I’ve been reading a lot of books on SSIS (SQL Server Integration Services) and BI (Business Intelligence) over the course of the year. I want to pass along a little tidbit I haven’t seen in any of them. I’ll preface this by stating our staging tables and data warehouse are all in SQL Server 2005.
Our process is probably similar to others, we pull the data in, and if the warehouse needs to be updated we place the data into a staging table. At the end of the process we do a mass update (via a SQL statement) from the staging table to the main data warehouse tables we use for reporting. Then we delete the records in the staging table. Which seemed like a reasonable thing to do, but wound up getting us in a lot of trouble. Over the course of the last few months our run times for the SSIS job have gotten slower and slower and sloooooooooooooower.
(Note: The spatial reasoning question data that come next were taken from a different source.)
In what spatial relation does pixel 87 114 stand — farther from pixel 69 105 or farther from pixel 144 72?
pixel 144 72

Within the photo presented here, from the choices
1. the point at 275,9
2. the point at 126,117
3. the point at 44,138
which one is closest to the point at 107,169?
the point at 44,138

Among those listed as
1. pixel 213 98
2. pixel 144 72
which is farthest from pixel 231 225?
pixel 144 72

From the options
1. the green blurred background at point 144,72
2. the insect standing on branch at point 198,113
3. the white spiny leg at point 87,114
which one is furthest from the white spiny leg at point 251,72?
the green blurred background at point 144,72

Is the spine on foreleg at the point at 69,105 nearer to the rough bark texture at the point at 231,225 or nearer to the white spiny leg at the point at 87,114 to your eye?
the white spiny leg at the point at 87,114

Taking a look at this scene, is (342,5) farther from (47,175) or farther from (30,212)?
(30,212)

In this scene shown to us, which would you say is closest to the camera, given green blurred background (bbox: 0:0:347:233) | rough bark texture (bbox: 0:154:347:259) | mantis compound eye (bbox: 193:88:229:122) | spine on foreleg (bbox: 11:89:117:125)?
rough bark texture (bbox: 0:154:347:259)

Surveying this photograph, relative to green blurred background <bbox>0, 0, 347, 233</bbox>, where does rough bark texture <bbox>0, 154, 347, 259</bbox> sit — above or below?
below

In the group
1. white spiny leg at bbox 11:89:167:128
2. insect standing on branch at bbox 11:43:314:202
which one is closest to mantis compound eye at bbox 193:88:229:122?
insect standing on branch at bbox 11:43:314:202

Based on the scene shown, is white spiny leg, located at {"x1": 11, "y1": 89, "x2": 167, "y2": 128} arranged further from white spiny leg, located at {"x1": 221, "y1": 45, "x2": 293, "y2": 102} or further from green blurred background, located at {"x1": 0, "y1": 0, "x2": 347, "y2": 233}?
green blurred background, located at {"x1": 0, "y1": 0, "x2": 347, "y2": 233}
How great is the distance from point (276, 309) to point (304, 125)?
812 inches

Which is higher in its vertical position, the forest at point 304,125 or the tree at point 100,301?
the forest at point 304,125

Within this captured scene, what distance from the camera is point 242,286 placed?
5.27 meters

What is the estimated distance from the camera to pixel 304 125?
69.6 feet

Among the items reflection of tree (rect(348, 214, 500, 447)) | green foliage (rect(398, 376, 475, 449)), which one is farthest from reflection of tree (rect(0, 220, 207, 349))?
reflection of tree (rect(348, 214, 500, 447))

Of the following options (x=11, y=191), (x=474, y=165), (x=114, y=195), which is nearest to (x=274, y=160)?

Our job was taking as long as 50 minutes to complete sometimes. One of our developers noticed the database seemed to be taking up a lot of space. He found a simple select count(*) was taking eight minutes on what was supposed to be an empty staging table.
Some research on the web explained what we were doing wrong. In one of my favorite SQL Server blogs, I want some Moore, blogger Mladen Prajdic has a great article on the differences between delete and truncate.
The solution then was to not perform a delete, but a truncate on our staging tables. We went ahead and manually issued a truncate on our staging tables, and saw an immediate beneift. Our average run time went from 50 minutes to 8 minutes!
I’m not sure why I haven’t seen this mentioned before, perhaps I just haven’t read the right blog or book yet. But I wanted to pass this along so you could be spared some of the headaches we went through. If your SSIS uses SQL Server 2005 tables, use a truncate and not a delete to avoid speed issues. Alternatively, at least make sure to run truncates on a regular basis to keep those staging areas cleaned out!